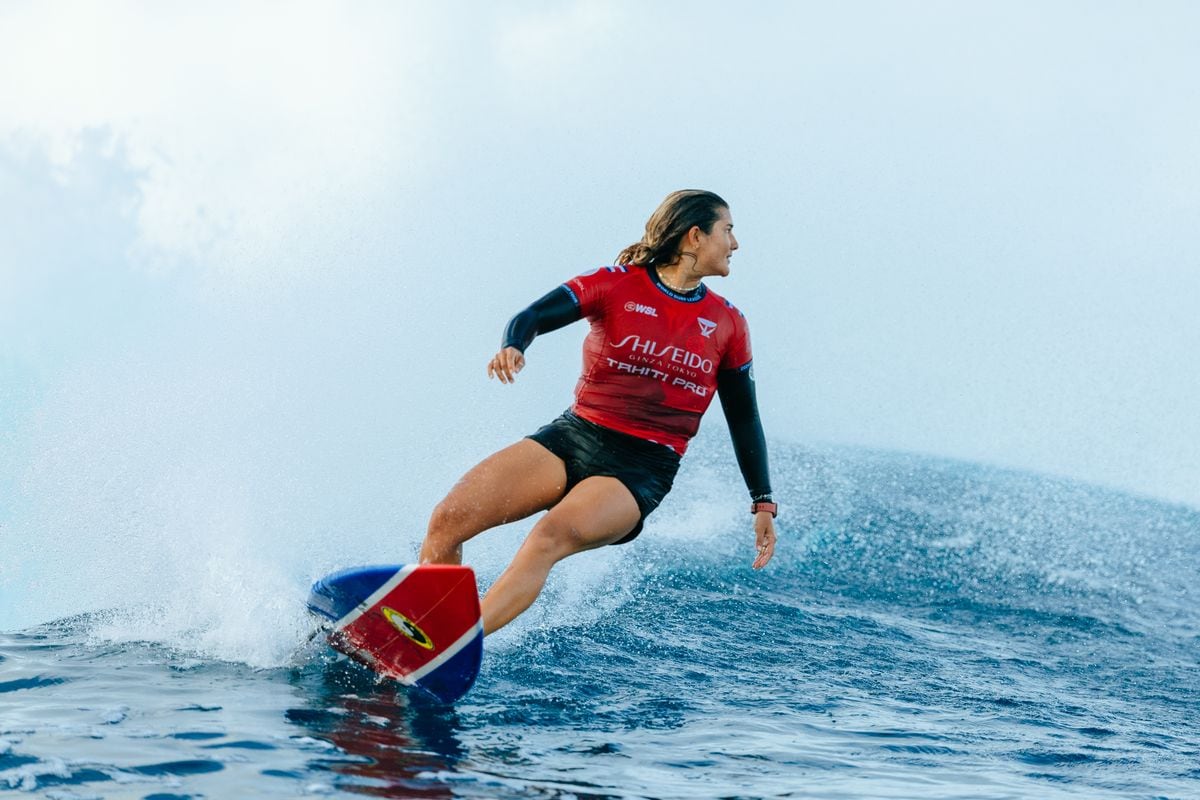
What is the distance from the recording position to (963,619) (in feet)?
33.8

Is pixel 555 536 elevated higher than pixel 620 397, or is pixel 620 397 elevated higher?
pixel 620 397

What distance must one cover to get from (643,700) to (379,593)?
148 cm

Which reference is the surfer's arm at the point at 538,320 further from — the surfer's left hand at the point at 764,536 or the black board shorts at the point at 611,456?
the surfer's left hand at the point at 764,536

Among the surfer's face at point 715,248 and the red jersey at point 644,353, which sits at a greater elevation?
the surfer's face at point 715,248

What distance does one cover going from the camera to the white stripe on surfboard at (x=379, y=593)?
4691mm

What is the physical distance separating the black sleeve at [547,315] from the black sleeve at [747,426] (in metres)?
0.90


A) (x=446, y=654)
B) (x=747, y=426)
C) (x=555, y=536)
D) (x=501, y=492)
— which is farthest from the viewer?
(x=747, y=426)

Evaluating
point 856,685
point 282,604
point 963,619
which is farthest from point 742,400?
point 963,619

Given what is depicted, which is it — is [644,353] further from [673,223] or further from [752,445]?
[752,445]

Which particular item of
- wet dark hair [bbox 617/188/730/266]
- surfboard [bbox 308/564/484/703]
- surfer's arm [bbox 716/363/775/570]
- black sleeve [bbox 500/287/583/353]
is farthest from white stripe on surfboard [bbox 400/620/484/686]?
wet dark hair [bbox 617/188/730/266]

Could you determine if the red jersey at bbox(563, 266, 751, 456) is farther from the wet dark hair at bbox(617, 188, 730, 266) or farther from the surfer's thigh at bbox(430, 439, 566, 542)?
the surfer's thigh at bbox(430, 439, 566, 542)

####

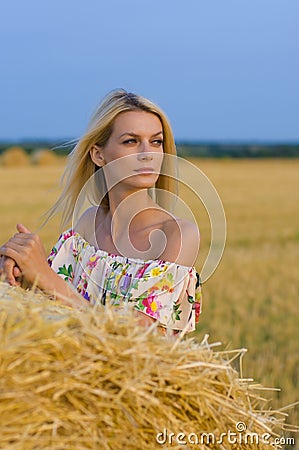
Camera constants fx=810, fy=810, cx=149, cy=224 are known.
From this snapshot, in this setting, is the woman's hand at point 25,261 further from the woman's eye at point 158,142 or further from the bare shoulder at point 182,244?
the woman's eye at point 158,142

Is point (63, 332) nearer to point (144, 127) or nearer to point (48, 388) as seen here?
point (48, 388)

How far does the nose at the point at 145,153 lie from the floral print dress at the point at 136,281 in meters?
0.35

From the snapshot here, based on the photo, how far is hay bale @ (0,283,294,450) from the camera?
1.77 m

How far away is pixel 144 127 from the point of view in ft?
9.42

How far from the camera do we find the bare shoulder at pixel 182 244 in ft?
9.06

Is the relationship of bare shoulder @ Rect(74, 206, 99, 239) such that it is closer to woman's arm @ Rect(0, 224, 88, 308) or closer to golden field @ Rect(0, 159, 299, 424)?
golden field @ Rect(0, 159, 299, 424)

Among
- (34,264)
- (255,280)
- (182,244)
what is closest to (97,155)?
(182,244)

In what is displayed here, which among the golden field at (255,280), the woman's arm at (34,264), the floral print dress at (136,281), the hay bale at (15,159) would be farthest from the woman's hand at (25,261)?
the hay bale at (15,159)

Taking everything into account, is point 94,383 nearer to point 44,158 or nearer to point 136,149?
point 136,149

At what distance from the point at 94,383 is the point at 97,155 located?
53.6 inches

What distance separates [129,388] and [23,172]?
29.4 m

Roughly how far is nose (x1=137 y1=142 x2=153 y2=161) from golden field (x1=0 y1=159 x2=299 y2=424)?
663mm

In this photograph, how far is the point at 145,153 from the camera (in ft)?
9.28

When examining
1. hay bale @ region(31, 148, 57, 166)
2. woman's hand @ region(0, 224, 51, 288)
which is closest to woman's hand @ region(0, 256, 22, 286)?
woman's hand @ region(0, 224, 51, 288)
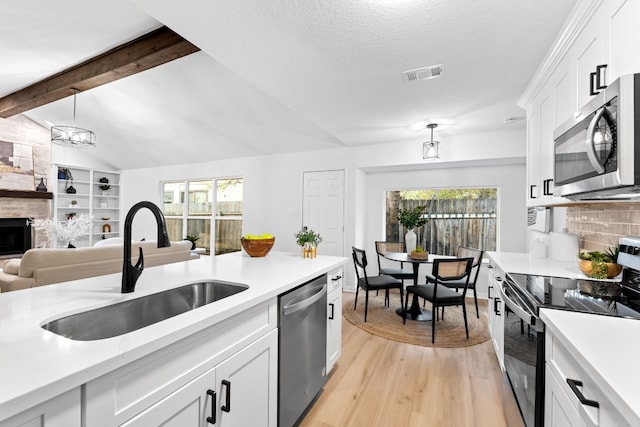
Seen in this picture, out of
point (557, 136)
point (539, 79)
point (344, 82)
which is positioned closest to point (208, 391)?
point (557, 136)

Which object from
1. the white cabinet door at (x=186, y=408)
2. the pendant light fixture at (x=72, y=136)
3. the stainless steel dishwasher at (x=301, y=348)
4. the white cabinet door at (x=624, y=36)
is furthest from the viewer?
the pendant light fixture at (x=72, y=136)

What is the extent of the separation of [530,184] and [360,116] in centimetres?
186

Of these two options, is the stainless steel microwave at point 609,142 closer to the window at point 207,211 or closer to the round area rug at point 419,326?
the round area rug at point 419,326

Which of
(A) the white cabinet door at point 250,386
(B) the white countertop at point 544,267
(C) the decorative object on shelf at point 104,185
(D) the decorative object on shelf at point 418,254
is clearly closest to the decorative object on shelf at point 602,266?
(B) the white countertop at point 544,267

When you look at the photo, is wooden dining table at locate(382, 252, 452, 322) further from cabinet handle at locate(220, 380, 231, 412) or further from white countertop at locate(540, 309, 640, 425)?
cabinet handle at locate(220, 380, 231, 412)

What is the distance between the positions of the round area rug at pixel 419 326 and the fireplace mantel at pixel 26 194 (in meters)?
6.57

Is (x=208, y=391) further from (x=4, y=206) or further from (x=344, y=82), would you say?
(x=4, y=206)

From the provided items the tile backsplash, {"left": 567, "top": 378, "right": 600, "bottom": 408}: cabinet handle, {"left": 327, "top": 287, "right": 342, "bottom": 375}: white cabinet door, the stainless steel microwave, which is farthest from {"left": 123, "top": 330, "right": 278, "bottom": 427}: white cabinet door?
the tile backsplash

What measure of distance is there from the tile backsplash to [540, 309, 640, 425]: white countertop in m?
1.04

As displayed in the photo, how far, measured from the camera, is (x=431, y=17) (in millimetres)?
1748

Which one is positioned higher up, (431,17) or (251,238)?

####

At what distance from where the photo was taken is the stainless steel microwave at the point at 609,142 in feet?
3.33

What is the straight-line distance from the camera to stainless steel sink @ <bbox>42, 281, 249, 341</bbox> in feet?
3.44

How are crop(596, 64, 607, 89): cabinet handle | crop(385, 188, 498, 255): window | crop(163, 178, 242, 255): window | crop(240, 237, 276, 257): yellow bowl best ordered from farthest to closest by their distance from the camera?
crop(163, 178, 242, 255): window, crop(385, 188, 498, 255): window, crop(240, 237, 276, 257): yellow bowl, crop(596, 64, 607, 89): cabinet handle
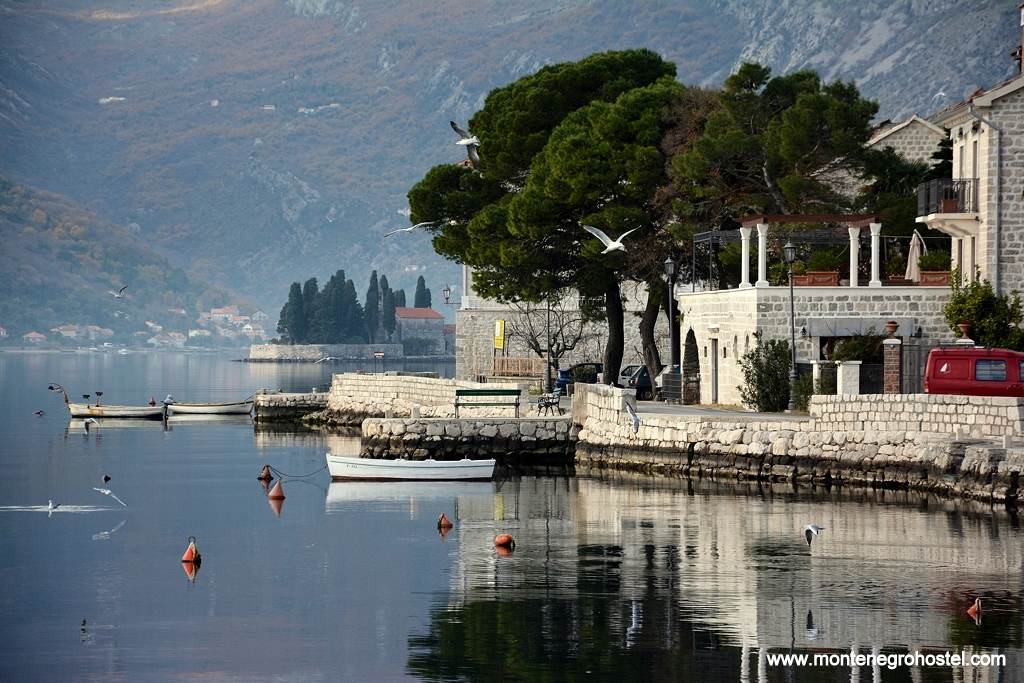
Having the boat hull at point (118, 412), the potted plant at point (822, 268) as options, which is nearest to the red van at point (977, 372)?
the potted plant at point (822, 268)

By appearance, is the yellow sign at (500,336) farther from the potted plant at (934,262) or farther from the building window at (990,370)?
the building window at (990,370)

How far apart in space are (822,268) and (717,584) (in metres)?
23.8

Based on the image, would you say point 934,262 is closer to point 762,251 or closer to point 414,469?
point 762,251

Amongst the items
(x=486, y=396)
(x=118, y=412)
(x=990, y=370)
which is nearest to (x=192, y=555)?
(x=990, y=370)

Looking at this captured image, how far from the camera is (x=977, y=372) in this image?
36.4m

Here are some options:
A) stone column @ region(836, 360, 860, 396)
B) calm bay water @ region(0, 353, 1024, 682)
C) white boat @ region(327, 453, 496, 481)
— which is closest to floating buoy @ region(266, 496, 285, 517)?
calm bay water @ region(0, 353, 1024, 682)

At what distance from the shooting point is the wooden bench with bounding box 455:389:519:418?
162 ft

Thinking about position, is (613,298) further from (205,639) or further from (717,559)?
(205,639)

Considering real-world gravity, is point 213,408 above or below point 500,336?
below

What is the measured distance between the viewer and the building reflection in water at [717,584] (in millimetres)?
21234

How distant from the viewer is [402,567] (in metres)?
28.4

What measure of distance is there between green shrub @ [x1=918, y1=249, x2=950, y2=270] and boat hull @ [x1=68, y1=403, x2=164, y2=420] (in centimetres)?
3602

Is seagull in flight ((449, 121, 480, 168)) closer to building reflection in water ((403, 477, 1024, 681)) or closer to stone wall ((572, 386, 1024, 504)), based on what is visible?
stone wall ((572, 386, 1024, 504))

####

● **TASK BRIEF**:
Count the lines above that contain the word "viewer", matching case exactly, and reply with the number alone.

● **WRITTEN RESPONSE**:
4